First Baptist Church

Before Ames was settled, a group known as the "Squaw Creek Church" met together for worship.  The pastor was Reverend Ira H. Rees, a Baptist mission minister who located in Story County in 1855.  He was appointed by the Baptist State Convention to serve both Boone and Story counties.  There was no church building, so their meeting place was the Hoggatt school house located on the east bank of Squaw Creek, renamed Iowa Creek in 2021.  The small group joined with other area churches to form the Upper Des Moines Association in 1860.  The organization included Great Bend (23 members), Mt. Pleasant (39), North Union (35), Swede Bend (25), Squaw Creek (8), and Webster City (48).  Writing of the 1862 Association meeting held in Father Sparks' barn near today's Ledges State Park, Reverend Rees said, We are now laying the foundations upon which future generations are to build and we hope, under God, to lay them in the right direction upon the missionary questions.  We have spread upon our minutes, a request for each member to do something each year for missionary purposes.

In 1863, the "Squaw Creek Church" reported three baptisms.  Reverend Rees, after suffering hardship and poverty, moved west to try to establish another settlement.  Without a leader, the church faltered until 1867, when the Upper Des Moines Association reported, Squaw Creek is again put on the list with 19 members but no statistics.  Many of those in the "Squaw Creek Church" appear later on the membership rolls of the First Baptist Church of Ames.

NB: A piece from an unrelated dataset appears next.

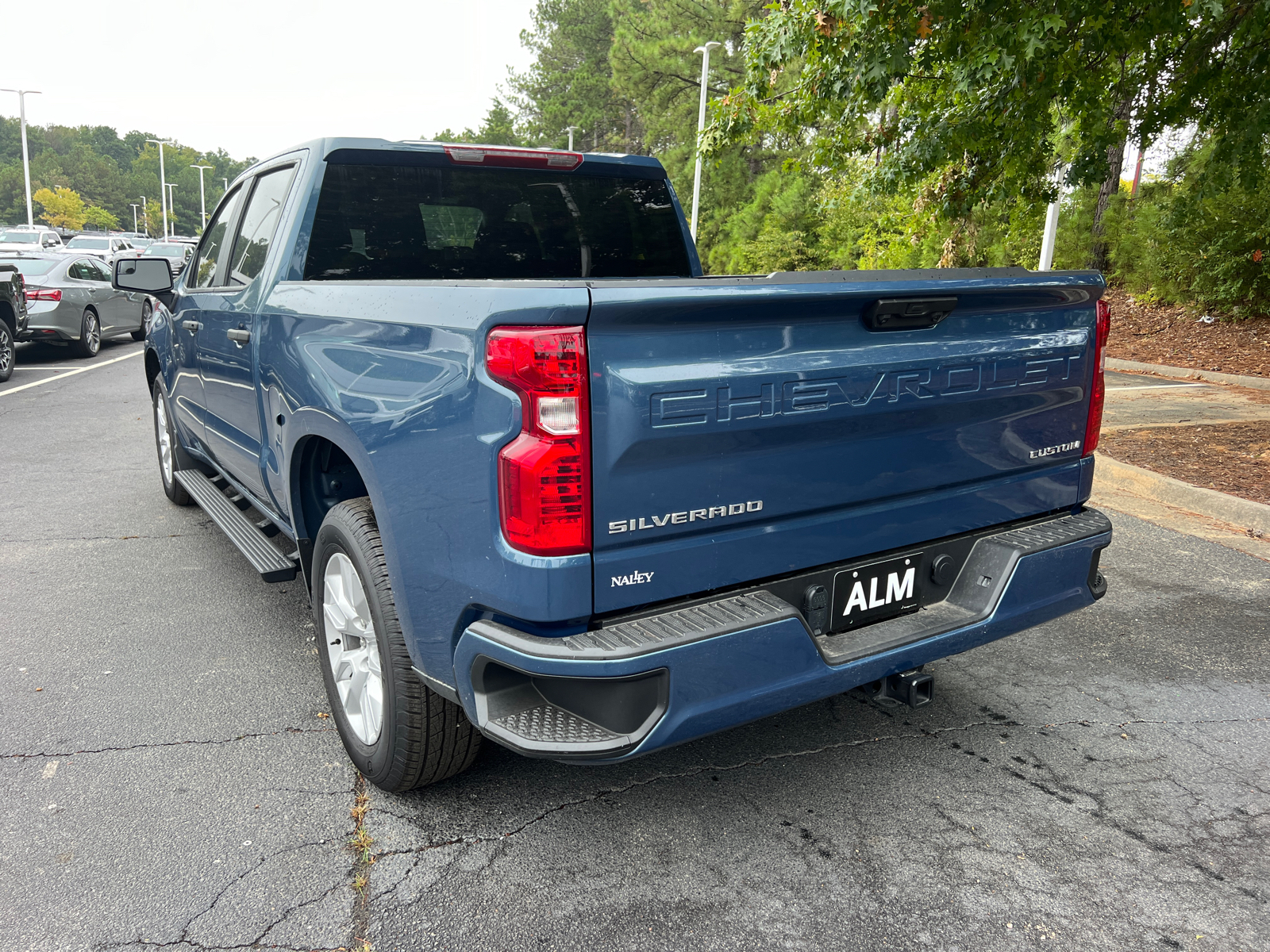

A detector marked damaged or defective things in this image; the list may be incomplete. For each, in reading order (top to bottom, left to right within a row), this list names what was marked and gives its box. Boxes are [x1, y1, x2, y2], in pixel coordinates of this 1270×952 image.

cracked asphalt [0, 338, 1264, 946]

In May of 1868, Reverend J.F. Childs from Oskaloosa, serving as secretary of the Iowa Baptist State Convention, drove to Ames. K.W. Brown, the son of a New York Baptist minister (and the grandfather of Farwell Brown), joined him in the task of reorganizing a church.  They went out from Ames north, northwest and northeast looking for Baptist families.  They find five, the Hunters, Keigleys, Alfreds, Gilmores, and Arrowsmiths.  Soon after this time, an announcement is heard in the Methodist and Congregational churches that, The Baptists will hold a prayer meeting this aftenoon at 3 o'clock in the rear room of the building occupied by Brother Frank Hays as a harness shop.

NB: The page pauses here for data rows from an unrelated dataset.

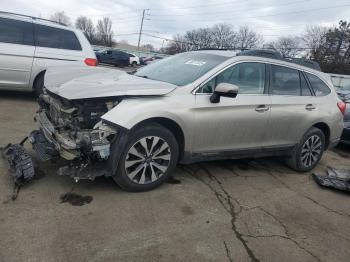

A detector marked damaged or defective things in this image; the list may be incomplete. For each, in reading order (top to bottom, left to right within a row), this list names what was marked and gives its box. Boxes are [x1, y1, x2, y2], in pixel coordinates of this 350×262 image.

detached bumper piece [2, 143, 34, 184]
crushed front end [31, 92, 121, 180]
cracked pavement [0, 91, 350, 260]
damaged silver station wagon [10, 50, 344, 191]
crack in asphalt [180, 164, 326, 262]
detached bumper piece [312, 168, 350, 192]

Eight people met in prayer that Sunday afternoon, and the decision is made to form a church.  On July 11, 1868, the eight charter members signed their names on the rolls of the new church, the First Baptist Church of Ames.  W.H. Pollard and Frank Hays are named as deacons.  K.W. Brown is selected as church clerk.  By October of 1868, the new church with 23 members joined the Upper Des Moines Association.  Laymen in the new church sustain the operations until January of 1870, when Reverend S.H. Mitchell is called to become the first resident pastor.

When Rev. Mitchell began his service, the 30 church members have no place of their own to worship.  The congregation at that time rented the second floor of the Tomblins Building (the Old Regulator Building), located near the southwest corner of 5th and Kellogg. It is a tall building, exposed the the winds which threaten it so much it must be braced at the sides with timbers.  In June of 1872, K.W. Brown bought two lots on the northeast corner of 5th and Kellogg, and gave the land to the Baptists as a gift.  A wood frame church is built that year, paid for in cash.

As membership grew through the years, plans for a new larger church were made.  When the old parsonage was sold, the proceeds were set aside to help fund a new building.  In 1908 the new building, costing $18,000, was begun.  The dedication was held May 22 of 1910.  View more images of this Baptist Church corner.

In 1950, First Baptist Church congregation moved into their third church building at 200 Lynn Avenue.